Dieses Verfahren vereint mehrere Vorteile der modernen Medizin:
• Risikoarmut,
• hohe Effektivität und Erfolgsrate,
• gute Steuerbarkeit
• keine Vollnarkose erforderlich
Die Kryotherapie ist als Behandlungsmaßnahme besonders bei chronischen Rückenschmerzen geeignet.
Kryotherapie bei chronischem Rückenschmerz

Der Begriff „kryos“ stammt aus dem Griechischen und bedeutet Eiseskälte und Frost.
Kälte lindert Schmerz - das ist allgemein bekannt. Dieser Effekt wird bei der Anwendung der Kryotherapie genutzt.

Wann macht die Kryotherapie Sinn ?

Die Kryotherapie wird eingesetzt, wenn chronische Rückenschmerzen bestehen, die auf einer Verschleisserkrankung der Wirbelgelenke (Facettenarthrose) beruhen und mit konservativen Maßnahmen nicht ausreichend gelindert werden können.

Die perkutane Kryodenervierung (Eisbehandlung) ist eine minimalinvasive Methode zur Schmerzbehandlung z. B. bei :

• verschleißbedingten Veränderungen an den Wirbelgelenken (z.
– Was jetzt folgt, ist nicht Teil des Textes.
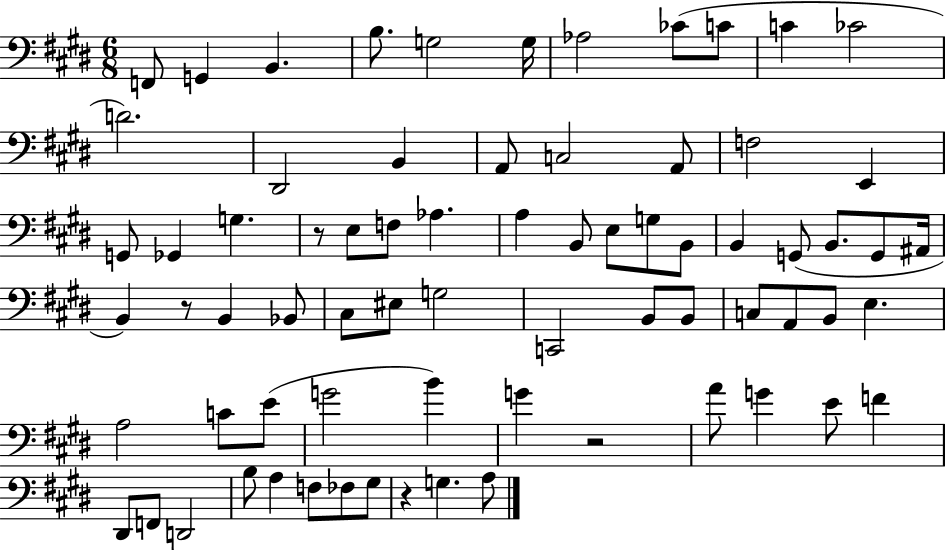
X:1
T:Untitled
M:6/8
L:1/4
K:E
F,,/2 G,, B,, B,/2 G,2 G,/4 _A,2 _C/2 C/2 C _C2 D2 ^D,,2 B,, A,,/2 C,2 A,,/2 F,2 E,, G,,/2 _G,, G, z/2 E,/2 F,/2 _A, A, B,,/2 E,/2 G,/2 B,,/2 B,, G,,/2 B,,/2 G,,/2 ^A,,/4 B,, z/2 B,, _B,,/2 ^C,/2 ^E,/2 G,2 C,,2 B,,/2 B,,/2 C,/2 A,,/2 B,,/2 E, A,2 C/2 E/2 G2 B G z2 A/2 G E/2 F ^D,,/2 F,,/2 D,,2 B,/2 A, F,/2 _F,/2 ^G,/2 z G, A,/2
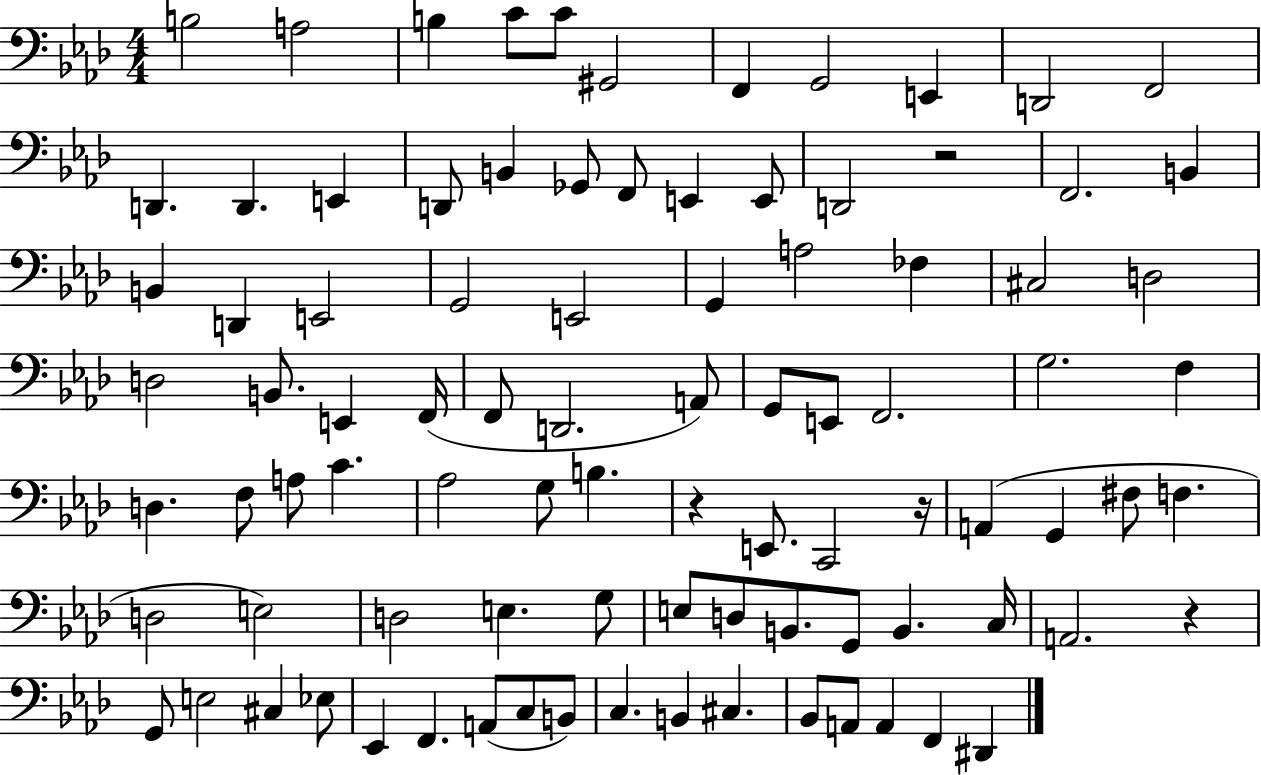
X:1
T:Untitled
M:4/4
L:1/4
K:Ab
B,2 A,2 B, C/2 C/2 ^G,,2 F,, G,,2 E,, D,,2 F,,2 D,, D,, E,, D,,/2 B,, _G,,/2 F,,/2 E,, E,,/2 D,,2 z2 F,,2 B,, B,, D,, E,,2 G,,2 E,,2 G,, A,2 _F, ^C,2 D,2 D,2 B,,/2 E,, F,,/4 F,,/2 D,,2 A,,/2 G,,/2 E,,/2 F,,2 G,2 F, D, F,/2 A,/2 C _A,2 G,/2 B, z E,,/2 C,,2 z/4 A,, G,, ^F,/2 F, D,2 E,2 D,2 E, G,/2 E,/2 D,/2 B,,/2 G,,/2 B,, C,/4 A,,2 z G,,/2 E,2 ^C, _E,/2 _E,, F,, A,,/2 C,/2 B,,/2 C, B,, ^C, _B,,/2 A,,/2 A,, F,, ^D,,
B. Facettengelenkarthrose)
• therapieresistentem Facettengelenkschmerz.

Die Gelenkkapseln der Wirbelgelenke sind mit vielen Schmerzfasern durchzogen.
Durch den Verschleiß der kleinen Wirbelgelenke (Facettengelenke), lokale Entzündungsreaktionen und Instabilität kann es zu einer erhöhten lokalen Druckempfindlichkeit im Bereich der Lendenwirbelsäule und zu starken chronischen Rückenschmerzen kommen.
Etwa 15% der Rückenschmerzen sind ausschließlich durch die Facettengelenke verursacht.
Die Facettengelenksnerven machen den Schmerz spürbar, da sie die Signale zum Gehirn weiterleiten.
Ziel der Kryotherapie ist es, durch die Ausschaltung der Schmerzfasern die Weiterleitung des Gelenkkapselschmerzes zu unterbrechen.
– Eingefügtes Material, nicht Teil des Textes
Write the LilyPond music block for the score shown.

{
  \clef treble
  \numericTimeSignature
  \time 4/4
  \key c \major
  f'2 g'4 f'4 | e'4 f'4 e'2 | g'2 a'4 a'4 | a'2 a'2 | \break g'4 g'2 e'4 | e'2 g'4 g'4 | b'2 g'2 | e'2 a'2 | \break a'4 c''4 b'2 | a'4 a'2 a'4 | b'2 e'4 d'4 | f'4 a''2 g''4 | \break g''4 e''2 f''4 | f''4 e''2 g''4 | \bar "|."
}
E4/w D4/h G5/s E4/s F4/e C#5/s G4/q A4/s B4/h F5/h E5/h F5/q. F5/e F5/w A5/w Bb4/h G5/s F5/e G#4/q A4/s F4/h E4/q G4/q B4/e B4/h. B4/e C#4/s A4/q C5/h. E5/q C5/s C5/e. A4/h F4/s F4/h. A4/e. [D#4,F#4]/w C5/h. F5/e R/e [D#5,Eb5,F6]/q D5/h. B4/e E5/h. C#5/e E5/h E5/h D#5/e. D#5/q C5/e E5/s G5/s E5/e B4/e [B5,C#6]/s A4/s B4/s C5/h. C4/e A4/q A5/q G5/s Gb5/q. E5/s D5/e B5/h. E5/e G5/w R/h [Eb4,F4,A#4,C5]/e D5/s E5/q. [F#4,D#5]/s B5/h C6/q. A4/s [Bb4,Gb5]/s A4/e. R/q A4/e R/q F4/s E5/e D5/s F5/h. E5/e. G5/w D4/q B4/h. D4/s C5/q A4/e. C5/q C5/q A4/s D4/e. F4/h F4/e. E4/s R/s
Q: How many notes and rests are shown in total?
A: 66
Abklärung vor der Kryotherapie
Vor der Kryotherapie werden mindestens zwei diagnostische Probeinjektionen mit Betäubungsmittel an die Wirbelgelenke durchgeführt.
Bei einer positiven Reaktion (Schmerzlinderung) kann die Kryotherapie erfolgen.
Ablauf der Kryotherapie

Mittels einer dünnen Kryosonde wird eine kleine Eiskugel (-50°C an der Sondenspitze) direkt an den schmerzleitenden Nerven der Gelenkkapseln erzeugt.
Dabei wird nur die Hülle des Nervs, aber nicht das Bindegewebe des Nervs vereist.
Somit kommt es zu einer lang anhaltenden Betäubung, die sich jedoch im Laufe von mehreren Monaten zurückbildet.
Da sich die vereisten Nervenfasern wieder regenerieren, ist die Wirkungsdauer auf ca. 6 - 24 Monate begrenzt.
In der Regel sind mehrere Wirbelgelenke betroffen. Deshalb muss die Kryotherapie oft an mehreren Stellen gleichzeitig erfolgen.
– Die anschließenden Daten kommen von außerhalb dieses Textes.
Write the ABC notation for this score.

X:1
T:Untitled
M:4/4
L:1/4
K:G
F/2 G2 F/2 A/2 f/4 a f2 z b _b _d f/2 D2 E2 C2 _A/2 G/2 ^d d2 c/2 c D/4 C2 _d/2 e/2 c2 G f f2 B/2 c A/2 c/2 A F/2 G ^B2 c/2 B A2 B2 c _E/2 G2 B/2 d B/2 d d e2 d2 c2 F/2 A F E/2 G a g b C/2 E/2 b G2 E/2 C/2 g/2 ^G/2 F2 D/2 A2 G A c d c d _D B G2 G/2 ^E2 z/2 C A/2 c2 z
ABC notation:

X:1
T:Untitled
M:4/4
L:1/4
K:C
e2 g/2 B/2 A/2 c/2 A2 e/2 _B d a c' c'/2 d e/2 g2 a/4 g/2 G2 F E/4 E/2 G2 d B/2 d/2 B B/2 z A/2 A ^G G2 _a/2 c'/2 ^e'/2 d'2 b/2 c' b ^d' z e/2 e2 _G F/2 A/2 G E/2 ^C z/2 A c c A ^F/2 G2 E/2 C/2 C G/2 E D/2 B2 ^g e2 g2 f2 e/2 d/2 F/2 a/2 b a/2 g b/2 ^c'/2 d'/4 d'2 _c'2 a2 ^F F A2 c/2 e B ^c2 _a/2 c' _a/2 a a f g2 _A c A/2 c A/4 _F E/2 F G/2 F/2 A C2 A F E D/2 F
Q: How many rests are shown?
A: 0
Bei Bedarf kann die Kryotherapie mehrfach angewendet werden und bei Nachlassen der Wirkung wiederholt werden.
Für die Durchführung der Kryotherapie werden keine Medikamente benötigt, wodurch eine gute Verträglichkeit besteht.

Die Kryotherapie wird ambulant und unter sterilen OP-Bedingungen sowie Bildwandlerkontrolle durchgeführt.
Die Patientin/der Patient kann nach dieser Kryoanwendung sofort aufstehen.
Eine längere Arbeitsunfähigkeit besteht auf Grund des Eingriffs nicht.
Bei der Kryotherapie handelt es sich um eine äußerst komplikations- und schmerzarme Behandlung, die bei genauer Diagnostik und Indikationsstellung sowie optimaler Durchführung zu einer deutlichen Schmerzreduktion (bis zu 90%) führt.